Les Genevois avaient le choix dimanche. Vingt-deux listes politiques pour le Conseil national, un véritable supermarché. En plus c'était gratuit. Il suffisait de cinq minutes pour détacher le bulletin gris de son choix pour le Conseil national et un bulletin jaune pour le Conseil des Etats, de panacher ou de biffer pour les amoureux de tels ou tels candidats et de glisser le tout dans l'enveloppe qu'il restait encore à poster. Bref un minimum d'effort pour remplir son devoir civique.

Résultat, 135'000 Genevois, 56,3% du corps électoral, on boudé le scurtin fédéral! Notez que les Tunisiens qu'on dit enthousiastes à l'idée de s'autogouverner n'ont été guère plus civique.

A peine plus de la moitié d'entre eux s'était inscrit sur les listes électorales. Pour paraphraser l'ancien directeur du Monde diplomatique Ignacio Ramonet, la démocratie, comme la lecture des journaux, a un coût, exige un effort, Or l'être humain est un brin paresseux.

Ce qui m'interpelle autant que la piètre participation des Suisses qui adorent se voir pour les démocrates les plus avancés du monde, ce que nous ne sommes pas comme nous l'a rappelé récemment un rapport international, notamment en raison de l'opacité du financement des partis politiques, ce qui m'interpelle donc, c'est que seize des vingt-deux listes en lice n'ont pas atteint 3% du corps électoral et plus d'une dizaine n'ont même pas fait 1%. Ces ulta-minorités ont plutôt brouillé le paysage politique et sont peut-être ou même sans doute une des causes de l'abstention.

Bref, la règle qui veut qu'il suffit de faire signer 200 militants pour déposer une liste devrait être renforcée. Il suffirait déjà de supprimer les cartels politiques que sont les apparentements ou pour le moins de créer une sorte de quorum. Les listes qui n'atteignent pas 3% ne sont pas comptées. Du grain à moudre pour les constitutionnalistes d'ici et d'ailleurs.

Commentaires

  • 1. Un candidat ne peut être présent que sur une seule et unique liste. et son nom ne peut y figurer qu'une seule et unique fois.

    2. Un candidat membre d'un parti ne peut se présenter que sur la liste de son parti ou alors il doit le quitter au préalable ET de manière définitive. (histoire d'être cohérent avec lui-meme... et pas prendre les gens et ces camarades de parti pour des c***.)

    3. Une seule et unique liste par parti politique. Pas de liste communes/interpartis/d'alliance (genre "solidarités pour tous", avec un metling-pot de candidats PS, Verts et Solidarités ou "Pour l'amour de l'économie" avc du PLR, du PDC et autre dedans)

    4. Pour les candidats hors parti, on applique la règle n°1.

    Punkt schluss. (à améliorer si besoin est... je suis pas juriste. mais l'idée de base est là)
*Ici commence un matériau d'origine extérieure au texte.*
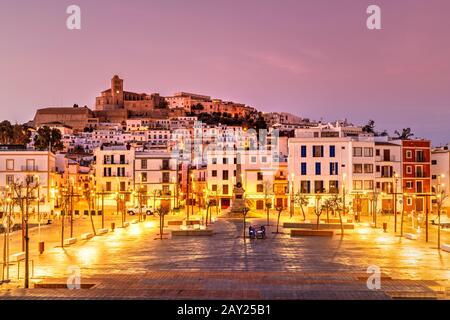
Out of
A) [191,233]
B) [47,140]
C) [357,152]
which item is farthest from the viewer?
[47,140]

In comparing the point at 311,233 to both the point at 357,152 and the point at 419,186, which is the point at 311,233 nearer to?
the point at 357,152

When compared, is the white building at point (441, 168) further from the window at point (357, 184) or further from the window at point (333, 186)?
Answer: the window at point (333, 186)

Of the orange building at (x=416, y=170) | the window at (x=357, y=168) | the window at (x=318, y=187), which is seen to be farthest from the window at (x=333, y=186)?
the orange building at (x=416, y=170)

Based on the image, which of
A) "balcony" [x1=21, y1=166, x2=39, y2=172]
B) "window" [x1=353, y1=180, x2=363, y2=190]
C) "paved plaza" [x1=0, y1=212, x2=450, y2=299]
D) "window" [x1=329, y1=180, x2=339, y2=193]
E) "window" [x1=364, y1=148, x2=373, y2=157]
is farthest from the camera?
"balcony" [x1=21, y1=166, x2=39, y2=172]

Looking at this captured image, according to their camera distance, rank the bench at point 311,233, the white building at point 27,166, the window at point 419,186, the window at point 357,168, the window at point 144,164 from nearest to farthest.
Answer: the bench at point 311,233, the window at point 357,168, the white building at point 27,166, the window at point 419,186, the window at point 144,164

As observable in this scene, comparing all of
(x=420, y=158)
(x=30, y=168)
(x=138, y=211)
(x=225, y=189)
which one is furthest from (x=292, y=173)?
(x=30, y=168)

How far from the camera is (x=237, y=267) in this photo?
28641 mm

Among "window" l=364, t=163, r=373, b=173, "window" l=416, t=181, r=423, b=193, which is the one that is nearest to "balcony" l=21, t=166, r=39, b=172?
"window" l=364, t=163, r=373, b=173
  • Votre remarque est pertinente.

    Je ne pense pas qu'une augmentation des signatures nécessaires soit la solution, car un samedi à la place du Molard et hop vos signatures sont récoltées.

    Non, il faut tout simplement interdire le sous-apparentement (le fait de faire 2-3 listes du mêmes parti dont les voix se regroupent sur la liste "normale"). On évitera ainsi la liste des jeunes, celles des internationaux, celle des anciens, celles des blonds, celle des myopes, celle des ...

    De plus, même si je trouve que les listes Pirates, du prophète, ... ne servent à rien, elles restent tout de même une ouverture "politique" qui permet à certains d'exprimer leur ras-le-bol.